### TAREFAS PROPOSTAS:
**1.** Indique se cada afirmação está de acordo com o texto sobre o Salgueiro, respondendo sim ou não e citando literalmente as palavras do texto que decidem a questão: (a) No desfile de 1953, o primeiro lugar coube à Portela. (b) No Salgueiro, as escolas de samba surgiram a partir de blocos, como nas demais regiões. (c) A Unidos do Salgueiro juntou-se às outras duas escolas no mesmo ano de 1953.
**2.** Segundo o texto sobre o Salgueiro, qual colocação a Depois Eu Digo obteve no desfile carnavalesco de 1953?

### TEXTO:

CLÁUDIO JORGE e ALDIR BLANC, “Lua sobre sangue”


O ano de 1953 ficou na história para a comunidade do Salgueiro. Diferente das outras regiões onde surgiram escolas de samba a partir de blocos, no morro do Salgueiro havia três pequenas escolas constituídas: Unidos do Salgueiro, Depois Eu Digo e Azul e Branco. Todas competiam e dividiam a atenção dos tijucanos. 
Em 1953 as escolas do Salgueiro amargaram uma fragorosa derrota no desfile carnavalesco: com o primeiro lugar indo para a campeoníssima Portela, a Unidos do Salgueiro ficou em 6o lugar, com o 13o para a Depois Eu Digo e o 21o para a Azul e Branco. Era preciso mudar!
Após inúmeras reuniões com os integrantes das três agremiações, com polêmicas sobre a cor ideal da escola, surgiu o vermelho e branco do Grêmio Recreativo Escola de Samba Acadêmicos do Salgueiro. Para muitos de seus admiradores, uma escola nem melhor nem pior, apenas diferente, como dizia Nelson Andrade, um dos seus primeiros presidentes. Mas a Unidos do Salgueiro só se incorporaria às outras duas escolas poucos anos depois.

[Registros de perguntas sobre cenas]
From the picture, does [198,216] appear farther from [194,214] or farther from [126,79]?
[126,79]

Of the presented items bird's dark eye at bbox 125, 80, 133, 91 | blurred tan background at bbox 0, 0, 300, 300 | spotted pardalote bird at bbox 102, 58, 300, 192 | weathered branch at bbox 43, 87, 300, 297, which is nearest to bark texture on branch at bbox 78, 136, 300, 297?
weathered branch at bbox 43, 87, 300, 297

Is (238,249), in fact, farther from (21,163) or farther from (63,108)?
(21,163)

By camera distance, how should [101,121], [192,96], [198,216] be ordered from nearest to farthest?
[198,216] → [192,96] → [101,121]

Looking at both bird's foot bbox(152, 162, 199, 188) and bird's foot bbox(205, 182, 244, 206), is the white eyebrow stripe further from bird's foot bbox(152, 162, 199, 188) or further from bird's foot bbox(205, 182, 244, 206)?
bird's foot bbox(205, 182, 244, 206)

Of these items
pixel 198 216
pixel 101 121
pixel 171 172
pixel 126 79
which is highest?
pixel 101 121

### RESPOSTAS EM SEQUÊNCIA:
**1.**
(a) Sim: "com o primeiro lugar indo para a campeoníssima Portela".
(b) Não: "Diferente das outras regiões onde surgiram escolas de samba a partir de blocos, no morro do Salgueiro havia três pequenas escolas constituídas".
(c) Não: "Mas a Unidos do Salgueiro só se incorporaria às outras duas escolas poucos anos depois."

**2.** O 13º lugar.